__The problem__: Set down the whole listing verbatim.

(Records)
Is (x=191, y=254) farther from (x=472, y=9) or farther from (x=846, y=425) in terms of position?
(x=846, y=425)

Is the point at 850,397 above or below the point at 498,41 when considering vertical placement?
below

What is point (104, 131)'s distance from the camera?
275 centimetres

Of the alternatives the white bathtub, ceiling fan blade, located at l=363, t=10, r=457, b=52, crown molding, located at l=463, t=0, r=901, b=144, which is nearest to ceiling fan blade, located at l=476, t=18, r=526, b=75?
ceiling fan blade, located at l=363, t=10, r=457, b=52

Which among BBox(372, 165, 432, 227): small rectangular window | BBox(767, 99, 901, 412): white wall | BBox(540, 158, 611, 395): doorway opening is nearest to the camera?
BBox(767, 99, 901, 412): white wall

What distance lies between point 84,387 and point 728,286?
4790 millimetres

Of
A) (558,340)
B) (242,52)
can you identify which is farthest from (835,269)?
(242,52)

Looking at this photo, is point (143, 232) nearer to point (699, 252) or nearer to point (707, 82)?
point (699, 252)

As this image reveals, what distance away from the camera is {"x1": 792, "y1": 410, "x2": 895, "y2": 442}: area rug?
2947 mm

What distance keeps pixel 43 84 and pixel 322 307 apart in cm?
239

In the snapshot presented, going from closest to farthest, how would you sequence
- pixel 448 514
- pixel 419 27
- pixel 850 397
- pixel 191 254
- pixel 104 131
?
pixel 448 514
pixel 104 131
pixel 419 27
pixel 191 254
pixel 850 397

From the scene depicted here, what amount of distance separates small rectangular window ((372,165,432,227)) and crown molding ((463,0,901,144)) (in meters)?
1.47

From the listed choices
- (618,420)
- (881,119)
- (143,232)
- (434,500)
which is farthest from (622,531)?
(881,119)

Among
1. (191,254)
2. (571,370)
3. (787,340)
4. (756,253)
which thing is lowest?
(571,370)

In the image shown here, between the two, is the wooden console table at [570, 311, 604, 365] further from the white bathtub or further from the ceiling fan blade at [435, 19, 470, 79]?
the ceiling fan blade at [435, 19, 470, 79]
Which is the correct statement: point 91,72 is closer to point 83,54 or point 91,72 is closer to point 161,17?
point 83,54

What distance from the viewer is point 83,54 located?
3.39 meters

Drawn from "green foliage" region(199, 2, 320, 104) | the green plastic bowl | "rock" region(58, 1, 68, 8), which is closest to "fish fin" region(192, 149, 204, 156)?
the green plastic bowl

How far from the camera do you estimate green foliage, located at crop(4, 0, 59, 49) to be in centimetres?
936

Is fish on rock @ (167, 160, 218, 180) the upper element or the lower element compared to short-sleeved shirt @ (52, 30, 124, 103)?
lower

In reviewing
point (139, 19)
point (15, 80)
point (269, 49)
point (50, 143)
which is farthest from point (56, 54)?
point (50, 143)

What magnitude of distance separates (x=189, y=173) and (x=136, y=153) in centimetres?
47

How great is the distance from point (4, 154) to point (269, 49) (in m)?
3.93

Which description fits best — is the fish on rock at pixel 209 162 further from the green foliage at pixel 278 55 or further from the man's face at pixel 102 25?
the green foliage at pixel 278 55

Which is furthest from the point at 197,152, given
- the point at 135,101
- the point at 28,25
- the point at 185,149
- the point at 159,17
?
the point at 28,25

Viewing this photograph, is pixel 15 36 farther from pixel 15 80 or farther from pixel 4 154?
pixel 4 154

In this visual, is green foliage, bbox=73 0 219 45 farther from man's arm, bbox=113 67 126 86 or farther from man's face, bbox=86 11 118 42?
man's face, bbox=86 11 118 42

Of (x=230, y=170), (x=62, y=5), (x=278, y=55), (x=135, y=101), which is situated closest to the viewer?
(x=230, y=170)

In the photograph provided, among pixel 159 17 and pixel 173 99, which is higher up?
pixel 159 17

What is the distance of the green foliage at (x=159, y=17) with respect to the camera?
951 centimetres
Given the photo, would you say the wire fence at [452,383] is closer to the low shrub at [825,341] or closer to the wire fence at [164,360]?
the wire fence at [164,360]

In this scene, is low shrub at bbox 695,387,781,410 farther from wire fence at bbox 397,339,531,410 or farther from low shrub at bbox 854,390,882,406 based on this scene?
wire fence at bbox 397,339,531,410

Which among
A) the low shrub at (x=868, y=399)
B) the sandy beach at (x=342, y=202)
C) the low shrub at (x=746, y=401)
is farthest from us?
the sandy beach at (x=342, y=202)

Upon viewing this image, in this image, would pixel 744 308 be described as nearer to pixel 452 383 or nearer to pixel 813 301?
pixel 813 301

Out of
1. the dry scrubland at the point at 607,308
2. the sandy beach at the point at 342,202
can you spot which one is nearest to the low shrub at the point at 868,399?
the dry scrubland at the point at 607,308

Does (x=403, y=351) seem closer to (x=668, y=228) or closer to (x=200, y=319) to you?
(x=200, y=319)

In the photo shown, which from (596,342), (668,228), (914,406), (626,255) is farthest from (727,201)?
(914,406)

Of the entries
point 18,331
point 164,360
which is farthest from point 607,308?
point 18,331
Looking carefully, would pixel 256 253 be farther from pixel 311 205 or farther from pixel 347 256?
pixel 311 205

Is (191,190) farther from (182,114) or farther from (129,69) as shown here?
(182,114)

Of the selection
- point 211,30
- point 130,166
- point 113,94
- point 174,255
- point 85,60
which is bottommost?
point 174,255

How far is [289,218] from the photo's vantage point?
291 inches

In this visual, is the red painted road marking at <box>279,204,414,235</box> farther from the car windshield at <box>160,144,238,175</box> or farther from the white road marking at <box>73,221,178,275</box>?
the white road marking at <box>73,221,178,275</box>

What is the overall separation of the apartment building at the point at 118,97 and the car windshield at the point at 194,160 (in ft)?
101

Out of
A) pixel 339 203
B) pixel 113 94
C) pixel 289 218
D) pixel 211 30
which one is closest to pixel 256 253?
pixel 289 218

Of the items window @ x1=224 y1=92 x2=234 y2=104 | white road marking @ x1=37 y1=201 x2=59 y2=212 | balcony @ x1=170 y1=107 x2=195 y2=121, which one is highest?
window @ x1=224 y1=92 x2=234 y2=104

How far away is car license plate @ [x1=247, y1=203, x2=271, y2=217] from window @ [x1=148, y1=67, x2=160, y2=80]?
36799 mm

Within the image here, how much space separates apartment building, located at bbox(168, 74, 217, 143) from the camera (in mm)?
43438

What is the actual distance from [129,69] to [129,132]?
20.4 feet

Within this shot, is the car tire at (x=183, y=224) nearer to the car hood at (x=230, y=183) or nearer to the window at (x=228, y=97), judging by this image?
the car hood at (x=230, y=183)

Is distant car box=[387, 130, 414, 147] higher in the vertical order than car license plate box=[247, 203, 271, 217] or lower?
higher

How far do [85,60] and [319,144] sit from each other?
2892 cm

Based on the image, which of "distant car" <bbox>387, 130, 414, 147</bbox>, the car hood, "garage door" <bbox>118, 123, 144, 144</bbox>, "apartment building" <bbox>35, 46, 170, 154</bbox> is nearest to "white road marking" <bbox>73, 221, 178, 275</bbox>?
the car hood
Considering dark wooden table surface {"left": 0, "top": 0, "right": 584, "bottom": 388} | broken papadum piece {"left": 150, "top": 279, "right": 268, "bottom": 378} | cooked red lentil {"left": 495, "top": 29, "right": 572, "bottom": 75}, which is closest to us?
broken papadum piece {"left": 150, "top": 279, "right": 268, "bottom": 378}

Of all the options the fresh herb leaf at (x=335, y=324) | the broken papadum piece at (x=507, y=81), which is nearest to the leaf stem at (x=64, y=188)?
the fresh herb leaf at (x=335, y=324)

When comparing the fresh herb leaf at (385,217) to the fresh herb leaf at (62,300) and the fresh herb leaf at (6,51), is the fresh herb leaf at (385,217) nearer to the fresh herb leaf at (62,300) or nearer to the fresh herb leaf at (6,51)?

__Solution for this exercise__:
Is (x=191, y=254) farther from (x=472, y=9) or farther from (x=846, y=425) in terms of position?
(x=846, y=425)

Is the point at 850,397 above or below the point at 498,41 when considering vertical placement?
below

What is point (104, 131)'s distance from the camera?
275 centimetres

Of the alternatives the white bathtub, ceiling fan blade, located at l=363, t=10, r=457, b=52, crown molding, located at l=463, t=0, r=901, b=144, which is nearest to ceiling fan blade, located at l=476, t=18, r=526, b=75?
ceiling fan blade, located at l=363, t=10, r=457, b=52

Which among BBox(372, 165, 432, 227): small rectangular window | BBox(767, 99, 901, 412): white wall | BBox(540, 158, 611, 395): doorway opening is nearest to the camera?
BBox(767, 99, 901, 412): white wall

What distance lies between point 84,387 and point 728,286?
4790 millimetres

Of
A) (558,340)
B) (242,52)
can you identify which is farthest from (835,269)?
(242,52)

Looking at this photo, is point (143, 232) nearer to point (699, 252) or nearer to point (707, 82)?
point (699, 252)

As this image reveals, what distance away from the camera is {"x1": 792, "y1": 410, "x2": 895, "y2": 442}: area rug?
2947 mm

What distance keeps pixel 43 84 and pixel 322 307 apart in cm?
239

In the snapshot presented, going from closest to farthest, how would you sequence
- pixel 448 514
- pixel 419 27
- pixel 850 397
- pixel 191 254
- pixel 104 131
?
pixel 448 514
pixel 104 131
pixel 419 27
pixel 191 254
pixel 850 397

From the scene depicted here, what amount of distance separates small rectangular window ((372,165,432,227)) and crown molding ((463,0,901,144)) (in meters)?
1.47

From the listed choices
- (618,420)
- (881,119)
- (143,232)
- (434,500)
which is farthest from (622,531)?
(881,119)

Among
1. (191,254)
2. (571,370)
3. (787,340)
4. (756,253)
which thing is lowest?
(571,370)

In the image shown here, between the two, is the wooden console table at [570, 311, 604, 365] further from the white bathtub or further from the ceiling fan blade at [435, 19, 470, 79]?
the ceiling fan blade at [435, 19, 470, 79]
Which is the correct statement: point 91,72 is closer to point 83,54 or point 91,72 is closer to point 161,17?
point 83,54

What distance from the viewer is point 83,54 located?
3.39 meters

Drawn from "green foliage" region(199, 2, 320, 104) | the green plastic bowl | "rock" region(58, 1, 68, 8), which is closest to "fish fin" region(192, 149, 204, 156)?
the green plastic bowl

How far from the camera do you estimate green foliage, located at crop(4, 0, 59, 49) to be in centimetres?
936

Is fish on rock @ (167, 160, 218, 180) the upper element or the lower element compared to short-sleeved shirt @ (52, 30, 124, 103)?
lower

In reviewing
point (139, 19)
point (15, 80)
point (269, 49)
point (50, 143)
which is farthest from point (56, 54)?
point (50, 143)

What magnitude of distance separates (x=189, y=173) and (x=136, y=153) in centimetres?
47

How great is the distance from point (4, 154) to point (269, 49) (in m)?
3.93

Which description fits best — is the fish on rock at pixel 209 162 further from the green foliage at pixel 278 55 or further from the man's face at pixel 102 25?
the green foliage at pixel 278 55

Which is furthest from the point at 197,152, given
- the point at 135,101
- the point at 28,25
- the point at 185,149
- the point at 159,17
?
the point at 28,25

Viewing this photograph, is pixel 15 36 farther from pixel 15 80 or farther from pixel 4 154?
pixel 4 154

In this visual, is green foliage, bbox=73 0 219 45 farther from man's arm, bbox=113 67 126 86 or farther from man's face, bbox=86 11 118 42?
man's face, bbox=86 11 118 42

Of (x=230, y=170), (x=62, y=5), (x=278, y=55), (x=135, y=101), which is situated closest to the viewer?
(x=230, y=170)

In the photograph provided, among pixel 159 17 and pixel 173 99, which is higher up?
pixel 159 17

What is the distance of the green foliage at (x=159, y=17) with respect to the camera?
951 centimetres
Given the photo, would you say the wire fence at [452,383] is closer to the low shrub at [825,341] or closer to the wire fence at [164,360]?
the wire fence at [164,360]

In this scene, is low shrub at bbox 695,387,781,410 farther from wire fence at bbox 397,339,531,410 or farther from low shrub at bbox 854,390,882,406 based on this scene?
wire fence at bbox 397,339,531,410

Which among
A) the low shrub at (x=868, y=399)
B) the sandy beach at (x=342, y=202)
C) the low shrub at (x=746, y=401)
is farthest from us?
the sandy beach at (x=342, y=202)

Upon viewing this image, in this image, would pixel 744 308 be described as nearer to pixel 452 383 or nearer to pixel 813 301?
pixel 813 301

Out of
1. the dry scrubland at the point at 607,308
2. the sandy beach at the point at 342,202
can you spot which one is nearest to the low shrub at the point at 868,399?
the dry scrubland at the point at 607,308

Does (x=403, y=351) seem closer to (x=668, y=228) or closer to (x=200, y=319) to you?
(x=200, y=319)

In the photo shown, which from (596,342), (668,228), (914,406), (626,255) is farthest from (727,201)?
(914,406)

Of the entries
point 18,331
point 164,360
which is farthest from point 607,308?
point 18,331
Looking carefully, would pixel 256 253 be farther from pixel 311 205 or farther from pixel 347 256?
pixel 311 205

Is (191,190) farther from (182,114) or farther from (129,69) as shown here?
(182,114)

Of the selection
- point 211,30
- point 130,166
- point 113,94
- point 174,255
- point 85,60
which is bottommost?
point 174,255

How far is [289,218] from the photo's vantage point?
291 inches

In this visual, is the red painted road marking at <box>279,204,414,235</box> farther from the car windshield at <box>160,144,238,175</box> or farther from the white road marking at <box>73,221,178,275</box>?
the white road marking at <box>73,221,178,275</box>

What is the overall separation of the apartment building at the point at 118,97 and the car windshield at the point at 194,160 (in ft)?
101

Out of
A) pixel 339 203
B) pixel 113 94
C) pixel 289 218
D) pixel 211 30
which one is closest to pixel 256 253?
pixel 289 218

Of the items window @ x1=224 y1=92 x2=234 y2=104 | white road marking @ x1=37 y1=201 x2=59 y2=212 | balcony @ x1=170 y1=107 x2=195 y2=121, which one is highest?
window @ x1=224 y1=92 x2=234 y2=104

How far away is car license plate @ [x1=247, y1=203, x2=271, y2=217] from window @ [x1=148, y1=67, x2=160, y2=80]?
36799 mm

Within the image here, how much space separates apartment building, located at bbox(168, 74, 217, 143) from the camera (in mm)?
43438

What is the actual distance from [129,69] to [129,132]?
20.4 feet

Within this shot, is the car tire at (x=183, y=224) nearer to the car hood at (x=230, y=183) or nearer to the window at (x=228, y=97), judging by this image?
the car hood at (x=230, y=183)

Is distant car box=[387, 130, 414, 147] higher in the vertical order than car license plate box=[247, 203, 271, 217] or lower?
higher

How far do [85,60] and [319,144] sit from each other?
2892 cm

Based on the image, which of "distant car" <bbox>387, 130, 414, 147</bbox>, the car hood, "garage door" <bbox>118, 123, 144, 144</bbox>, "apartment building" <bbox>35, 46, 170, 154</bbox> is nearest to "white road marking" <bbox>73, 221, 178, 275</bbox>?
the car hood
Considering dark wooden table surface {"left": 0, "top": 0, "right": 584, "bottom": 388} | broken papadum piece {"left": 150, "top": 279, "right": 268, "bottom": 378} | cooked red lentil {"left": 495, "top": 29, "right": 572, "bottom": 75}, which is closest to us?
broken papadum piece {"left": 150, "top": 279, "right": 268, "bottom": 378}

Of all the options the fresh herb leaf at (x=335, y=324) | the broken papadum piece at (x=507, y=81), which is nearest to the leaf stem at (x=64, y=188)?
the fresh herb leaf at (x=335, y=324)

When comparing the fresh herb leaf at (385,217) to the fresh herb leaf at (62,300) and the fresh herb leaf at (6,51), is the fresh herb leaf at (385,217) nearer to the fresh herb leaf at (62,300) or nearer to the fresh herb leaf at (6,51)?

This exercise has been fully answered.